Elle a estimé que "ces violations et les pratiques inhumaines (allaient) ramener le pays à la case départ", celle de "la dictature et de l'injustice", soulignant sa conviction selon laquelle "il n'y a point de liberté ni de dignité dans une société où règnent le désordre et le chaos des milices".

"Nous soulignons la nécessité d'ouvrir une enquête et de punir tous ceux qui sont impliqués (dans ces violations des droits de l'Homme), de manière à établir un sentiment de sécurité et de justice chez le peuple libyen", a encore affirmé la commission.
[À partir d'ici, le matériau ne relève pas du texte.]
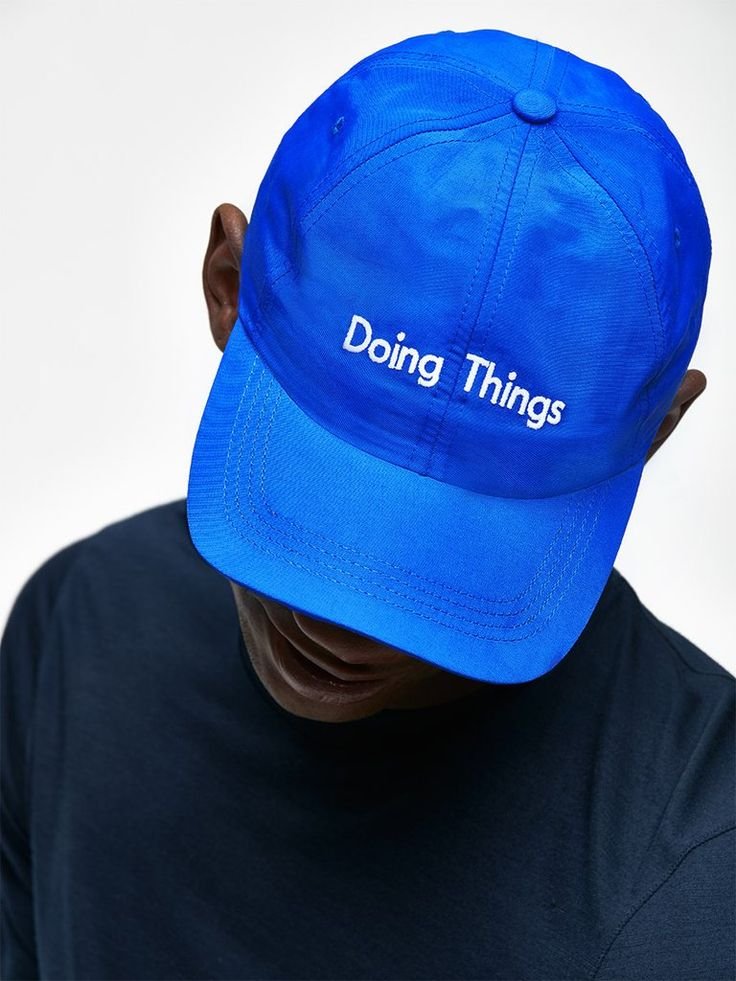 ecommercequeen's tweet image. #doingthings was a perfect slogan and hashtag

While Nike and Lulu were pushing you to your limits as an athlete

OV cemented the idea that casually being active or "doing things" was cool

Plus they dropped these iconic hats that you still see all the time ATX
Début février, Human Rights Watch (HRW) avait estimé que la Libye était "toujours en proie à de graves violations des droits de l'Homme, y compris les arrestations arbitraires, la torture et les décès en détention, près d'un an et demi après le renversement de Mouammar Kadhafi" en octobre 2011.

La plupart des détenus sont des membres des forces de sécurité du régime déchu du colonel Kadhafi, d'anciens responsables gouvernementaux, des présumés mercenaires étrangers ou des migrants sub-sahariens, selon HRW.

L'armée et la police n'étant toujours pas entièrement opérationnelles, des milices, souvent composées d'anciens révolutionnaires ayant combattu le régime de Mouammar Kadhafi, en profitent pour faire la loi dans le pays.